> Set exercise a: Find every line in the records that contains the word "background", and copy each of those lines. Case counts.

----------

5Discuss: How were Mughal panchayats similar to or different from present-day gram panchayats?
SIMILAR: Both settle village disputes, maintain community welfare, represent village interests, regulate local affairs. DIFFERENT: Mughal panchayat — hereditary membership, caste-based, excluded lower castes and women, decisions informal. Modern gram panchayat — democratically elected, legally mandated, includes women (33% reservation), accountable to law courts. Mughal panchayat could expel members socially; modern panchayat works within the legal framework.
6Source 5: What principles did Mughal state follow in classifying lands? How was revenue assessed?
Lands were classified by regularity of cultivation: Polaj (annually cultivated), Parauti (periodic fallow), Chachar (3–4 year fallow), Banjar (5+ year fallow). For the first two categories, three quality classes were used: good, middling, bad. Revenue = one-third of the average produce (calculated by adding produce of good + middling + bad land and taking one-third of the total as the royal share).
7Source 6: What difference would each revenue collection system make to the cultivator?
Kankut (estimation): Convenient but open to corruption and inaccuracy — cultivator uncertain of the amount. Batai (physical division): Transparent if honest inspectors present; cultivator can see exactly what state takes, but needed reliable officials. Khet-batai (field division): Done early, before harvest, giving cultivator certainty. Lang batai (heap division): Transparent but required physical attendance of parties. Cash payment was convenient for trade but hurt cultivators in bad years when they had to sell crops cheaply to pay taxes.
8Source 7: Why did Aurangzeb insist on a detailed cultivation survey?
Aurangzeb wanted a village-by-village, peasant-wise (asamiwar) survey because: (1) To know the actual conditions of cultivation, not just estimates. (2) To assess jama (revenue) accurately and fairly. (3) To balance the government's financial interests with the welfare of peasantry. (4) To prevent corrupt officials from manipulating records for personal gain. Accurate ground data helped maximize revenue collection while ensuring cultivation continued and peasants were not driven to abandon their fields.
9Source 9: List Abu'l Fazl's sources. Which were most useful for agrarian relations? How did his relationship with Akbar influence his work?
Sources used: (1) Oral testimonies from state servants, old family members, older and younger men. (2) Notes and memoranda sent from provinces on royal command. (3) Imperial record office chronicles from the 19th regnal year. (4) Originals/copies of provincial orders. (5) Reports submitted by ministers and high officials. Most useful for agrarian relations: Provincial orders and ministerial reports — these contained actual revenue, land, and zamindar data. Influence of Akbar: Abu'l Fazl was commissioned by Akbar, so the work glorified the emperor and his rule, presented the empire as harmonious, and downplayed peasant resistance. It remained a "view from the top."
PART C: EXERCISE QUESTIONS ANSWERED
Answer in 100–150 Words
1What are the problems in using the Ain as a source for reconstructing agrarian history? How do historians deal with this?
Problems: (1) It is a "view from the top" — written for the state, not by peasants. (2) Minor arithmetic errors in totals by assistants. (3) Data is not uniform — Bengal and Orissa lack caste data on zamindars. (4) Price/wage data only from around Agra — not representative of whole country. (5) Biased towards showing Mughal order as harmonious — peasant resistance is suppressed. How historians deal with it: They supplement the Ain with (a) regional revenue records from Gujarat, Maharashtra, Rajasthan; (b) East India Company records for eastern India; (c) Local petitions and panchayat records that reveal the peasant perspective and conflicts with zamindars and the state. They use the Ain's quantitative data carefully, keeping its biases in mind.

----------

> Set exercise b: Go on with the Mughal agrarian history study notes from the point where they stop.

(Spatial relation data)
----------

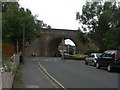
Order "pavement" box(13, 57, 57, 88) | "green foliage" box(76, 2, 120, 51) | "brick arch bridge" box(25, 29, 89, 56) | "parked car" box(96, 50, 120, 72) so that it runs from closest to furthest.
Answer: "pavement" box(13, 57, 57, 88) → "parked car" box(96, 50, 120, 72) → "green foliage" box(76, 2, 120, 51) → "brick arch bridge" box(25, 29, 89, 56)

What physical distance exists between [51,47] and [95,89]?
73100mm

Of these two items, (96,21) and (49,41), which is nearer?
(96,21)

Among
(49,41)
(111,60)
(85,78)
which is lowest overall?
(85,78)

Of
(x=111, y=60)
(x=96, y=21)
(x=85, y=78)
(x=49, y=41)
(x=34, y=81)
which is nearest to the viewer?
(x=34, y=81)

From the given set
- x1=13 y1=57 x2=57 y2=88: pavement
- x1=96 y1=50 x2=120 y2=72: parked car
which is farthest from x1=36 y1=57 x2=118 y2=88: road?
x1=96 y1=50 x2=120 y2=72: parked car

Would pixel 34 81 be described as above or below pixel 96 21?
below

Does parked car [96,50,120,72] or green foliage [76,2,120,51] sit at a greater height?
green foliage [76,2,120,51]

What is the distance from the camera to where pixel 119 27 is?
4459 centimetres

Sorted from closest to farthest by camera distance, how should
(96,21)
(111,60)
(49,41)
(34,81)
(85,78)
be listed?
1. (34,81)
2. (85,78)
3. (111,60)
4. (96,21)
5. (49,41)

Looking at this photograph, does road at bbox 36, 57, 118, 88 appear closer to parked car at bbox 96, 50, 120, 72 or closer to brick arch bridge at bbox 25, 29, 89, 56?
parked car at bbox 96, 50, 120, 72

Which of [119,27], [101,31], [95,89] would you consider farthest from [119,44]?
[95,89]

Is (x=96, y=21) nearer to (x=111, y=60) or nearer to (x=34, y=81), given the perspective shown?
(x=111, y=60)

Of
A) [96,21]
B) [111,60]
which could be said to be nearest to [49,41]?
[96,21]

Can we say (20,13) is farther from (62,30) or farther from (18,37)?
(62,30)
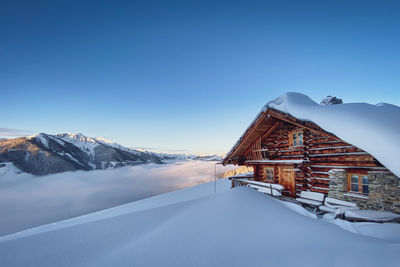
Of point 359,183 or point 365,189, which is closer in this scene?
point 365,189

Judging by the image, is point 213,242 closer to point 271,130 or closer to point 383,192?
point 383,192

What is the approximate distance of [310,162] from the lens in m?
9.87

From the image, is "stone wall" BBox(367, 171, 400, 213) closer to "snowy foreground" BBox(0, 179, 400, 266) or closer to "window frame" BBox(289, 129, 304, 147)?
"snowy foreground" BBox(0, 179, 400, 266)

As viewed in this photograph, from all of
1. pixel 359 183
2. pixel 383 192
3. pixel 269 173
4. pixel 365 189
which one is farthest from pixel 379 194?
pixel 269 173

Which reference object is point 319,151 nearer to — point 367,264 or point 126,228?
point 367,264

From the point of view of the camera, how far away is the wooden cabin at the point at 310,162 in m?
7.39

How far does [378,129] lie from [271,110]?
4.79 metres

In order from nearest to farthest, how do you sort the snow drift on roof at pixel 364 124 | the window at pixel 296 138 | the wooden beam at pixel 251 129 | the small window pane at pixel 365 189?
the snow drift on roof at pixel 364 124 < the small window pane at pixel 365 189 < the window at pixel 296 138 < the wooden beam at pixel 251 129

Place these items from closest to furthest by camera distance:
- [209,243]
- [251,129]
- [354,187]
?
[209,243]
[354,187]
[251,129]

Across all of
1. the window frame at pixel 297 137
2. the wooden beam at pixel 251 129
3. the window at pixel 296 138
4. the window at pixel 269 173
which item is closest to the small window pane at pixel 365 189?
the window frame at pixel 297 137

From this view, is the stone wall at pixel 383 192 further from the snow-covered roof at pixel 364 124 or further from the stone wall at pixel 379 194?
the snow-covered roof at pixel 364 124

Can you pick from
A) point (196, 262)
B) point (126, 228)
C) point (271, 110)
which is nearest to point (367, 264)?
point (196, 262)

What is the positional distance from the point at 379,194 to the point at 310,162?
9.89 ft

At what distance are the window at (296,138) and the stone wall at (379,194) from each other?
8.69 ft
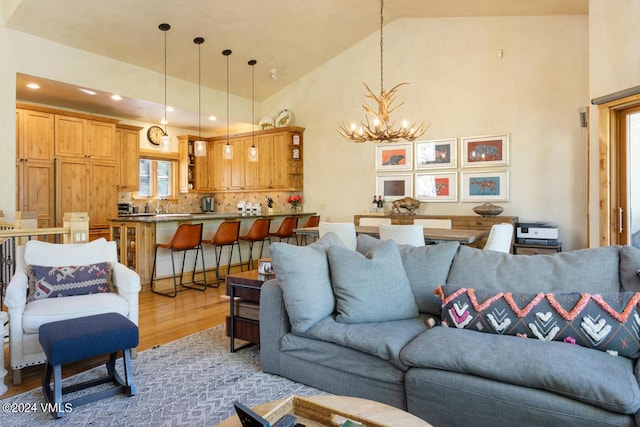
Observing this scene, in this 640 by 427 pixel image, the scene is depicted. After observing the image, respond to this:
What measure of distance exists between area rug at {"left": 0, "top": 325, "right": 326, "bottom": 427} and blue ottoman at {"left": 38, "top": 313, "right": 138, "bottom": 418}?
0.06 meters

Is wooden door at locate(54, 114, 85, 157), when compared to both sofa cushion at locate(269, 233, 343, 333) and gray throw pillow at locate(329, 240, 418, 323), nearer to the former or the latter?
sofa cushion at locate(269, 233, 343, 333)

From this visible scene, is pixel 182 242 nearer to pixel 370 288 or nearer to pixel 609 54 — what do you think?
pixel 370 288

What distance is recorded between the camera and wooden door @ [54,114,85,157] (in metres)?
6.22

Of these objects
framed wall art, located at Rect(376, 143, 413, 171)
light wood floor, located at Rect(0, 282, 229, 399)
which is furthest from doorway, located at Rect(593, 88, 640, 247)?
light wood floor, located at Rect(0, 282, 229, 399)

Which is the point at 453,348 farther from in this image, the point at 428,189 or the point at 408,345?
the point at 428,189

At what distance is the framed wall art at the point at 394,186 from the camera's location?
22.2ft

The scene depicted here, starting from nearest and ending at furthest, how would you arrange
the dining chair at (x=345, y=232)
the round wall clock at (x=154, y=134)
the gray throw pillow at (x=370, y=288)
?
1. the gray throw pillow at (x=370, y=288)
2. the dining chair at (x=345, y=232)
3. the round wall clock at (x=154, y=134)

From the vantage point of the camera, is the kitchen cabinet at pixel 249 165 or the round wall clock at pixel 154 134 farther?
the round wall clock at pixel 154 134

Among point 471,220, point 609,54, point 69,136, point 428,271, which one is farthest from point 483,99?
point 69,136

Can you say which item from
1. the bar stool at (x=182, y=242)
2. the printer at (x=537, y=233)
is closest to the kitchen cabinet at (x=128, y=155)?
the bar stool at (x=182, y=242)

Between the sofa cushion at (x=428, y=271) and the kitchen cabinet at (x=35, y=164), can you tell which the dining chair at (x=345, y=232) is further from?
the kitchen cabinet at (x=35, y=164)

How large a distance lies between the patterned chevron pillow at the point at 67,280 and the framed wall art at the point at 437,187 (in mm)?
4869

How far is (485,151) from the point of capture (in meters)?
6.03

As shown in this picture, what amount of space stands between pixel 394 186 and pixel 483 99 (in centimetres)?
192
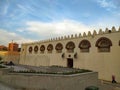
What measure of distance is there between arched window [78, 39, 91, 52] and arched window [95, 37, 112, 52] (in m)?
1.51

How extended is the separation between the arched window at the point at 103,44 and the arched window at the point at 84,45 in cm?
151

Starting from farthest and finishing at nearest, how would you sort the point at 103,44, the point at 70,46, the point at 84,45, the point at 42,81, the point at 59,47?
the point at 59,47, the point at 70,46, the point at 84,45, the point at 103,44, the point at 42,81

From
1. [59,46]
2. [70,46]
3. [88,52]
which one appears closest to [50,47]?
[59,46]

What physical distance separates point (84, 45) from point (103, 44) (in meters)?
3.12

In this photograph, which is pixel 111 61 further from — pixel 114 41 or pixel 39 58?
pixel 39 58

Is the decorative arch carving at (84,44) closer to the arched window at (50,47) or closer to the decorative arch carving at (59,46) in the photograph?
the decorative arch carving at (59,46)

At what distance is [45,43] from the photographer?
29500 mm

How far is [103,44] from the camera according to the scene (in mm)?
19328

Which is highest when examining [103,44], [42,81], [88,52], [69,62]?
[103,44]

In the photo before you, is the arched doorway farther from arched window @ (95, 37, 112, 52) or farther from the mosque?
arched window @ (95, 37, 112, 52)

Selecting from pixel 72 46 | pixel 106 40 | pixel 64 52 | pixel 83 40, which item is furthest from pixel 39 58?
Result: pixel 106 40

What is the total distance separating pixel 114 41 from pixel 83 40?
4846mm

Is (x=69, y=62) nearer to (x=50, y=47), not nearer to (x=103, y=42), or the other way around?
(x=50, y=47)

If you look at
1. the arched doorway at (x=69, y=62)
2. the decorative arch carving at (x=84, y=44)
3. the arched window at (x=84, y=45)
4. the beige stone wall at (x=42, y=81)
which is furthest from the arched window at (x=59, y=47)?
the beige stone wall at (x=42, y=81)
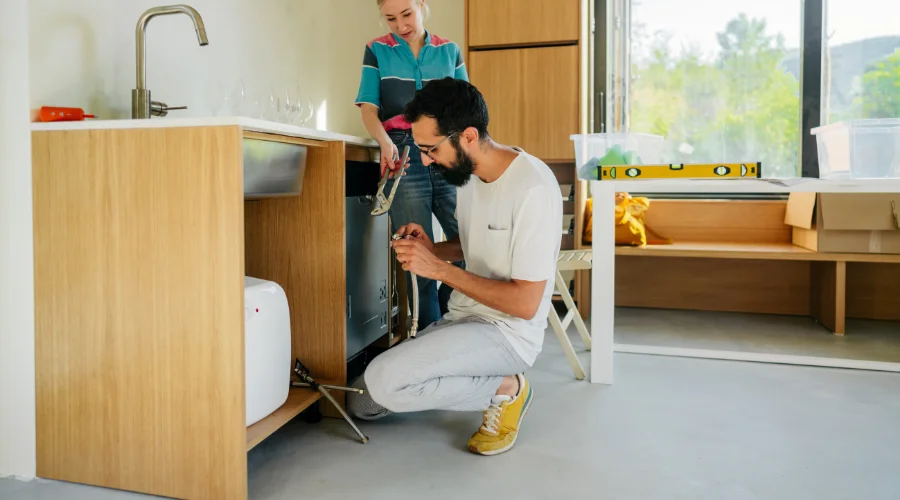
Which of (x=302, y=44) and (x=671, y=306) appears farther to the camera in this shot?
(x=671, y=306)

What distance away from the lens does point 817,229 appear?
11.1ft

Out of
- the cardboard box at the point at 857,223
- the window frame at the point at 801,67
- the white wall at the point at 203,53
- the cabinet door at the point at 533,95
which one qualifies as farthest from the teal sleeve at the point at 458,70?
the cardboard box at the point at 857,223

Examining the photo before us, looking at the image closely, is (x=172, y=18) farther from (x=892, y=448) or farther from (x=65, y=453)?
(x=892, y=448)

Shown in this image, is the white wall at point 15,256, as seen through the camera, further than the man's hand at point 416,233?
No

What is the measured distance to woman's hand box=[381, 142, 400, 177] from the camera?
2205 millimetres

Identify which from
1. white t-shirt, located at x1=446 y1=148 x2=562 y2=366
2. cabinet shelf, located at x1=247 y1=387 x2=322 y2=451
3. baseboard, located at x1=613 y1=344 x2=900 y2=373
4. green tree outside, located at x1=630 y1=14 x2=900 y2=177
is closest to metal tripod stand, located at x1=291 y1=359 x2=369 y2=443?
cabinet shelf, located at x1=247 y1=387 x2=322 y2=451

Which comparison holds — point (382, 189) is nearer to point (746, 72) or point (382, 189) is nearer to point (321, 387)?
point (321, 387)

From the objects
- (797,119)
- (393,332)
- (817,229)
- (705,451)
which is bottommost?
(705,451)

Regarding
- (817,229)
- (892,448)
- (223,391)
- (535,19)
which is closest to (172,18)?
(223,391)

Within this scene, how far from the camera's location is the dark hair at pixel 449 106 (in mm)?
1838

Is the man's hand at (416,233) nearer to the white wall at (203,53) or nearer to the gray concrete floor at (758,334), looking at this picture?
the white wall at (203,53)

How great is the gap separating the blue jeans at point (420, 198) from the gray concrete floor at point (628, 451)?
62cm

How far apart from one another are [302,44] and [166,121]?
1.77 metres

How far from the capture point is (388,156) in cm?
221
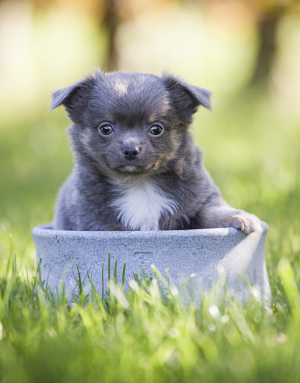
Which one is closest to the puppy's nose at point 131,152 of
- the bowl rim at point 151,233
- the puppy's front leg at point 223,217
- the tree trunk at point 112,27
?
the bowl rim at point 151,233

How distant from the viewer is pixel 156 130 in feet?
10.7

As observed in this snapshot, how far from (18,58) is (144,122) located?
13.2 meters

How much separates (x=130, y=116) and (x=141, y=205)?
55 centimetres

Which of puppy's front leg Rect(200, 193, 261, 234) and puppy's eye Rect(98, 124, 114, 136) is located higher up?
puppy's eye Rect(98, 124, 114, 136)

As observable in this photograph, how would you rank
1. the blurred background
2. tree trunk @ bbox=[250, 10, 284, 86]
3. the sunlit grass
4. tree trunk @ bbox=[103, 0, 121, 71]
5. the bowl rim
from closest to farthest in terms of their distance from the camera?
1. the sunlit grass
2. the bowl rim
3. the blurred background
4. tree trunk @ bbox=[250, 10, 284, 86]
5. tree trunk @ bbox=[103, 0, 121, 71]

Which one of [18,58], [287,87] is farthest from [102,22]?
[287,87]

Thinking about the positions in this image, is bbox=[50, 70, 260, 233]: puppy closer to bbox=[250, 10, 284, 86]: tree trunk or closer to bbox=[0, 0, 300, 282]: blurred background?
bbox=[0, 0, 300, 282]: blurred background

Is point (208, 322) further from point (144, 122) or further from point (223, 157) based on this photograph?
point (223, 157)

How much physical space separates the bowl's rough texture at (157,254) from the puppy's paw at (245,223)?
0.12ft

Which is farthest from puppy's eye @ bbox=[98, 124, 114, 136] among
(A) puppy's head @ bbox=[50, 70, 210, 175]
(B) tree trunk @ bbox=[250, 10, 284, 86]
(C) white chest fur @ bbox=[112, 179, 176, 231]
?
(B) tree trunk @ bbox=[250, 10, 284, 86]

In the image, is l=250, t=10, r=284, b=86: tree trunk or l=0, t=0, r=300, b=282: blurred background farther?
l=250, t=10, r=284, b=86: tree trunk

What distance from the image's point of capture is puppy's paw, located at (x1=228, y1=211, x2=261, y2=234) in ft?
9.86

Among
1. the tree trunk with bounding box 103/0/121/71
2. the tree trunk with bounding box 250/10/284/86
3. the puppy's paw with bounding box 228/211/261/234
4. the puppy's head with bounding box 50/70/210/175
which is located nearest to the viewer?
the puppy's paw with bounding box 228/211/261/234

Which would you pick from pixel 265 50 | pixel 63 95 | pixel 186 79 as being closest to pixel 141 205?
pixel 63 95
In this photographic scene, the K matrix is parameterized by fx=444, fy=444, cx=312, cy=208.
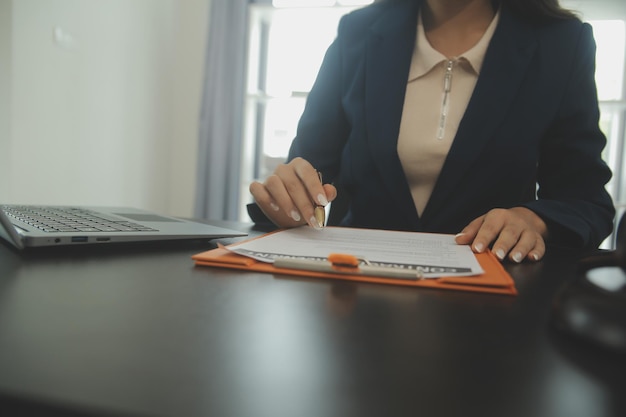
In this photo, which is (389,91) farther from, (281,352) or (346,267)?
(281,352)

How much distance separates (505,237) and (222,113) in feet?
7.56

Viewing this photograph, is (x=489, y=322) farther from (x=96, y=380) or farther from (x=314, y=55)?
(x=314, y=55)

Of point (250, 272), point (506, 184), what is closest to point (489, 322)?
point (250, 272)

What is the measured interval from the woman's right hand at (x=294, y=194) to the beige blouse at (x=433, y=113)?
374 mm

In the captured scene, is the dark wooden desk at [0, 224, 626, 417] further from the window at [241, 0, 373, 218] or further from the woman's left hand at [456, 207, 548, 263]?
the window at [241, 0, 373, 218]

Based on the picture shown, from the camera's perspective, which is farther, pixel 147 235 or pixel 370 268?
pixel 147 235

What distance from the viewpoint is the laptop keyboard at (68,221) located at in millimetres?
491

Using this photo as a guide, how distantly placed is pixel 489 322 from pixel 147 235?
14.8 inches

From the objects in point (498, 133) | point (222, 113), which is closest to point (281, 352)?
point (498, 133)

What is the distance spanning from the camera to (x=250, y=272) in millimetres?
407

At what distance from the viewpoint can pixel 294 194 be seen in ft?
2.08

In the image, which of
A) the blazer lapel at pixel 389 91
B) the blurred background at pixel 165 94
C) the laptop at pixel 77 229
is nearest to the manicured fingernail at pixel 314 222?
the laptop at pixel 77 229

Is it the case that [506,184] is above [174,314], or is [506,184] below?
above

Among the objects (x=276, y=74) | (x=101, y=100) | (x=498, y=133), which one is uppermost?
(x=276, y=74)
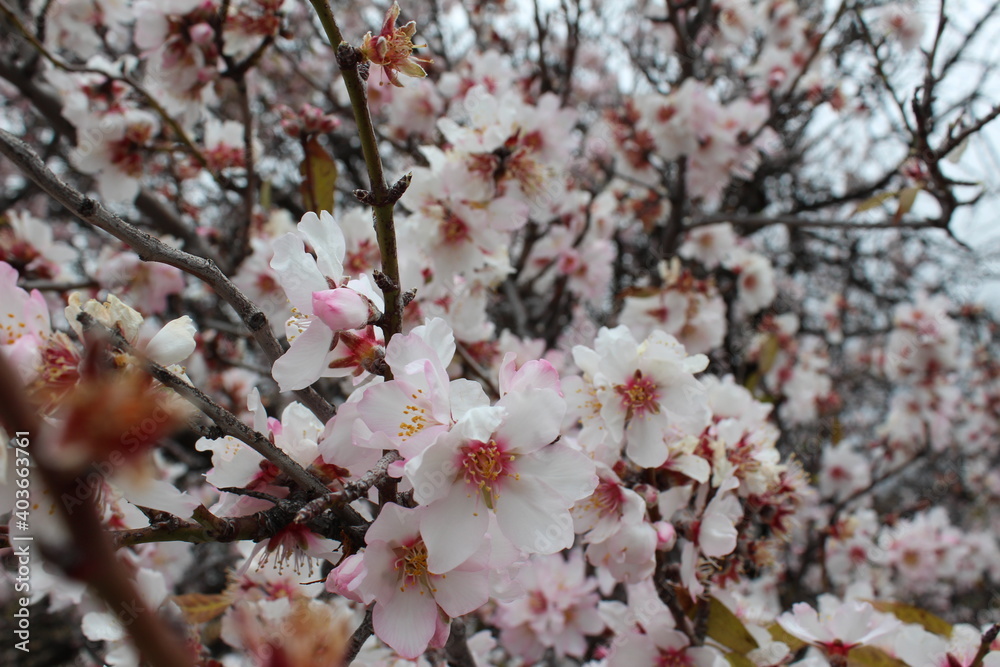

----------

> Reply a:
1. the blurred background
3. the blurred background
Thinking about the positions in this image, is bbox=[50, 70, 260, 233]: puppy closer to bbox=[250, 10, 284, 86]: tree trunk or closer to bbox=[0, 0, 300, 282]: blurred background?
bbox=[0, 0, 300, 282]: blurred background
In the image, is l=250, t=10, r=284, b=86: tree trunk or l=0, t=0, r=300, b=282: blurred background farther?
B) the blurred background at pixel 165 94

> Reply b:
2To what extent is it possible to characterise agricultural production in the 16th–17th centuries as subsistence agriculture?
Agricultural production was PARTLY subsistence, PARTLY commercial. Evidence of subsistence: Basic staples — rice, wheat, millet — were most cultivated; most peasants owned minimal assets. Evidence of commercialization: (1) Jins-i-kamil (cash crops) like cotton and sugarcane were widely grown. (2) Revenue was collected in cash — forcing peasants to sell produce. (3) Oilseeds and lentils were sold in markets. (4) New crops like tobacco, maize spread rapidly for commercial reasons. (5) Artisans sometimes received cash wages. (6) Trade linked villages to towns; villages had money-changers (shroffs). Conclusion: Subsistence and commercial production were closely intertwined in an average peasant's holding — it was never purely one or the other.
3Describe the role played by women in agricultural production.
Women played a vital but undervalued role. Field work: sowing, weeding, threshing, winnowing (while men tilled and ploughed). Artisanal work: spinning yarn, kneading clay for pottery, embroidery — the more commercialized the product, the greater the demand on women. Women went to employers' homes or markets when needed. However, they faced biases: menstruating women were barred from the plough or betel groves. They were considered important as child bearers in a labour-dependent society — but high mortality (from malnutrition, frequent pregnancies, childbirth) made wives scarce, leading to bride-price payments and acceptance of widow/divorcee remarriage. Despite economic contribution, women faced strict male control; their names were often excluded from panchayat records.
4Discuss, with examples, the significance of monetary transactions during the period under consideration.
Money played a crucial and expanding role: (1) Land revenue was assessed and collected in cash by the Mughal state — forcing peasants into the money economy. (2) Village artisans received cash wages — Tavernier noted zamindars in Bengal paid blacksmiths, carpenters "a small daily allowance and diet money." (3) The influx of silver bullion from global trade made the silver rupya stable (16th–18th c.), enabling unprecedented coin minting. (4) Zamindari transactions — buying and selling of zamindaris accelerated monetization in the countryside. (5) Every village had a shroff (moneychanger) who also acted as a banker. (6) Weavers and other export artisans received cash advances. Thus, money increasingly linked villages to wider market networks and the global trade economy.
5Examine the evidence that suggests that land revenue was important for the Mughal fiscal system.
Land revenue was the economic backbone of the Mughal Empire. Evidence: (1) The entire third book of the Ain (mulk-abadi) is dedicated to revenue data — showing its centrality. (2) The diwan's office existed specifically to supervise the fiscal system. (3) Akbar scientifically classified land into Polaj, Parauti, Chachar, Banjar to maximize assessment. (4) Both cultivated and cultivable lands were measured in every province. (5) Revenue officials (amil-guzar) were instructed to maximize collections. (6) Aurangzeb in 1665 ordered detailed village-by-village surveys to improve accuracy. (7) The state tried to collect revenue in cash — facilitated by the stable silver rupya. The entire administrative machinery — revenue assessors, collectors, record-keepers — existed primarily to ensure regular land revenue collection.
Short Essays (250–300 Words)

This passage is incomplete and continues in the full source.